Source texts of formatted documents:
—————

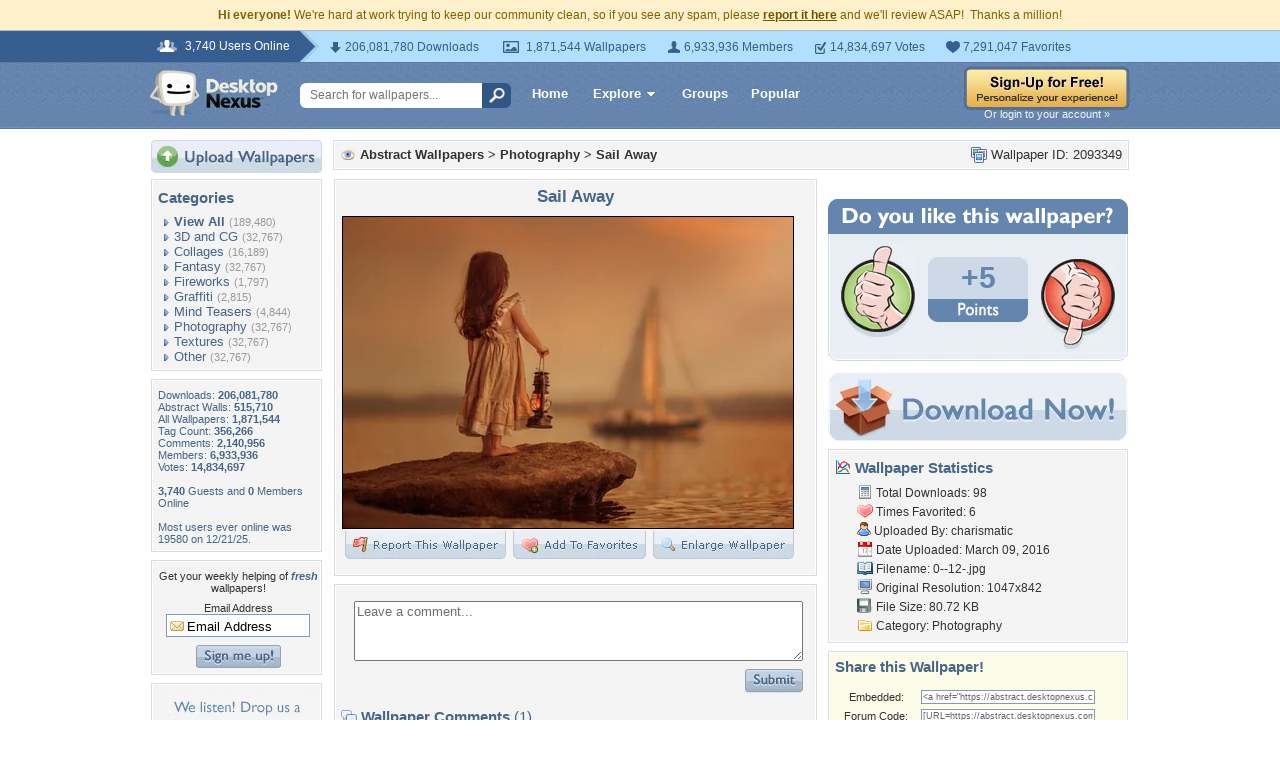

--- FILE ---
content_type: text/html; charset=utf-8
request_url: https://www.google.com/recaptcha/api2/aframe
body_size: 269
content:
<!DOCTYPE HTML><html><head><meta http-equiv="content-type" content="text/html; charset=UTF-8"></head><body><script nonce="HBElGMxwiAZhXFClXx-Yiw">/** Anti-fraud and anti-abuse applications only. See google.com/recaptcha */ try{var clients={'sodar':'https://pagead2.googlesyndication.com/pagead/sodar?'};window.addEventListener("message",function(a){try{if(a.source===window.parent){var b=JSON.parse(a.data);var c=clients[b['id']];if(c){var d=document.createElement('img');d.src=c+b['params']+'&rc='+(localStorage.getItem("rc::a")?sessionStorage.getItem("rc::b"):"");window.document.body.appendChild(d);sessionStorage.setItem("rc::e",parseInt(sessionStorage.getItem("rc::e")||0)+1);localStorage.setItem("rc::h",'1768968425008');}}}catch(b){}});window.parent.postMessage("_grecaptcha_ready", "*");}catch(b){}</script></body></html>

—————

Hand back the records above exactly, leaving out every picture.

--- FILE ---
content_type: text/html; charset=utf-8
request_url: https://www.google.com/recaptcha/api2/aframe
body_size: 269
content:
<!DOCTYPE HTML><html><head><meta http-equiv="content-type" content="text/html; charset=UTF-8"></head><body><script nonce="HBElGMxwiAZhXFClXx-Yiw">/** Anti-fraud and anti-abuse applications only. See google.com/recaptcha */ try{var clients={'sodar':'https://pagead2.googlesyndication.com/pagead/sodar?'};window.addEventListener("message",function(a){try{if(a.source===window.parent){var b=JSON.parse(a.data);var c=clients[b['id']];if(c){var d=document.createElement('img');d.src=c+b['params']+'&rc='+(localStorage.getItem("rc::a")?sessionStorage.getItem("rc::b"):"");window.document.body.appendChild(d);sessionStorage.setItem("rc::e",parseInt(sessionStorage.getItem("rc::e")||0)+1);localStorage.setItem("rc::h",'1768968425008');}}}catch(b){}});window.parent.postMessage("_grecaptcha_ready", "*");}catch(b){}</script></body></html>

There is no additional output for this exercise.